━━━━━ Passage shown ━━━━━
Supporting Families
  • banner6
  • banner3
  • banner13
  • banner4
  • banner10
  • banner8
  • banner11
  • banner9
  • banner12
  • banner2
Saturday, 15 February 2020 23:22

Selective School Expansion Fund: Kent Decisions

Government has announced the six grammar schools offered £14.3 million funding from the second round of the Government Grammar School Expansion  Fund, out of the 25 that applied. None of the eight Kent and two Medway grammar schools which applied were successful. The successful schools were:  King Edward VI Handsworth School, Birmingham; Ribston Hall High School, Gloucestershire; Haberdashers’ Adams and Newport Girls’ High School Academy, both Telford and Wrekin; Altrincham Grammar School for Girls; and Stretford Grammar School, both in Trafford. 

The Kent grammar schools which applied were: Barton Court, Canterbury and Queen Elizabeth's, Faversham, both bidding for a new Annexe in Herne Bay/Whitstable; Cranbrook; Highsted, Sittingbourne; Highworth, Ashford; Skinners, Tunbridge Wells; and Wilmington Boys and Wilmington Girls, jointly, budding for a new Sixth Form complex. Also Chatham (previously called Chatham Grammar School for Girls) and Fort Pitt Grammar Schools in Medway.
━━━━━ Data section ━━━━━
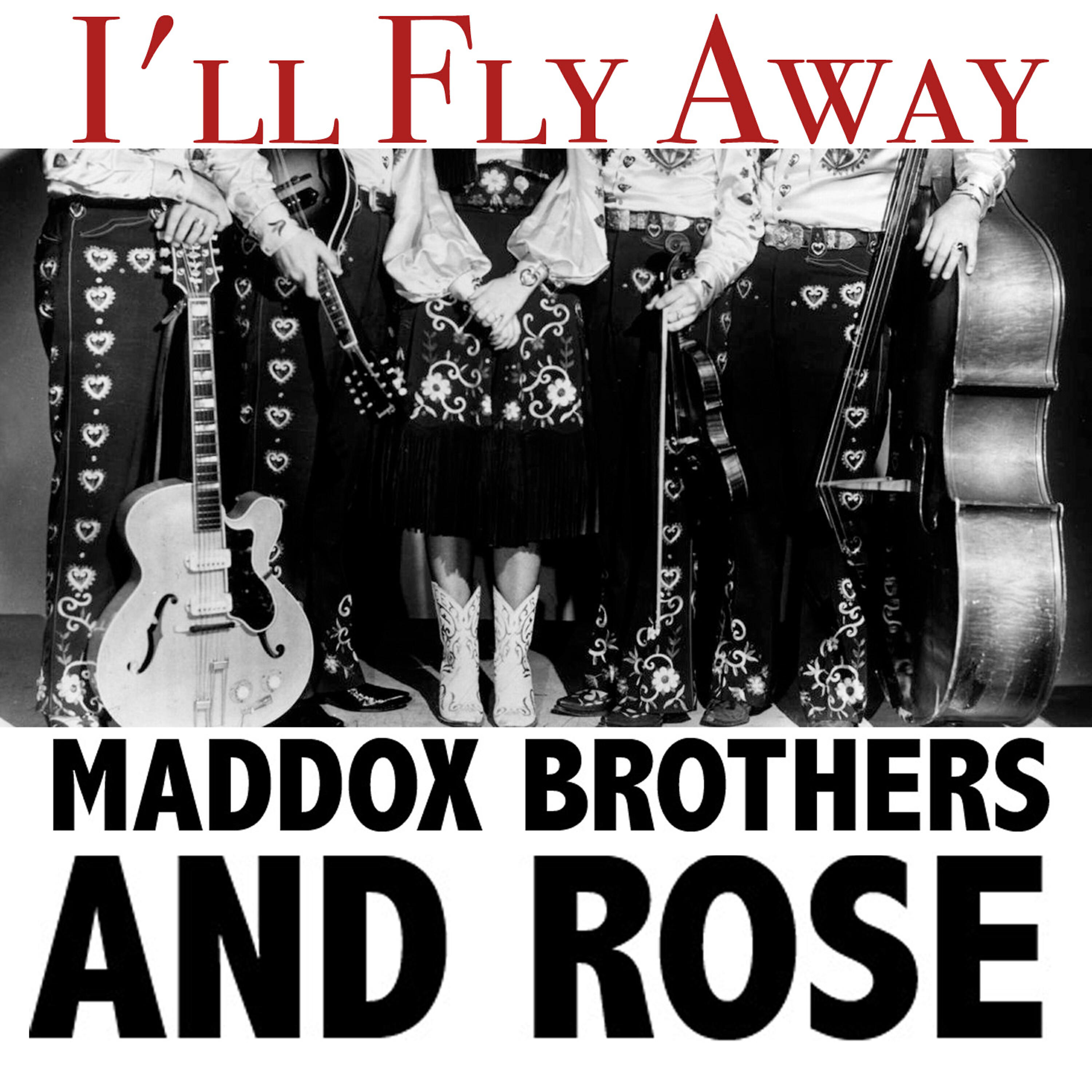 Maddox Brothers - I'll Fly Away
━━━━━
## Tasks
(A) Change "Birmingham" to "Coventry" in the stretch from "Selective School Expansion" through "both in Trafford." of the passage on Kent grammar school funding decisions, and give that stretch again.
(B) Go on with the passage on Kent grammar school funding decisions from the point where it stops.

## Answers
(A)
Selective School Expansion Fund: Kent Decisions

Government has announced the six grammar schools offered £14.3 million funding from the second round of the Government Grammar School Expansion  Fund, out of the 25 that applied. None of the eight Kent and two Medway grammar schools which applied were successful. The successful schools were:  King Edward VI Handsworth School, Coventry; Ribston Hall High School, Gloucestershire; Haberdashers’ Adams and Newport Girls’ High School Academy, both Telford and Wrekin; Altrincham Grammar School for Girls; and Stretford Grammar School, both in Trafford.

(B)
A government document setting out details of the Selective Schools Expansion Fund (SSEF)  for 2019 applicants, the current scheme, sets out the criteria by which proposals are judged as follows:

The purpose of the Selective Schools Expansion Fund (SSEF) is to support the expansion of selective schools where:
• there is a need for additional places, both in terms of a shortfall of secondary places in the local area and a demand from parents for more selective places; and
• they have ambitious but deliverable plans for increasing access for disadvantaged pupils (by which we mean pupils eligible for the pupil premium), and
• they have plans to work with other local schools to increase access for disadvantaged pupils and to raise attainment.

In a previous article I look at the 2018 Round and the eight unsuccessful  2018 bidders,  some of whom  have reapplied for 2019. These were: Skinners', Cranbrook, Highworth, Tunbridge Wells Boys, Wilmington Boys and Girls (jointly), all from Kent and Rainham Mark in  Medway.

The article is set in the context of looking at Pupil Premium and grammar schools. You will find the 2019 Consultation document for Highsted here, although to my untutored eye it looks a little thin. Others are not readily available, but I am happy to be directed to them.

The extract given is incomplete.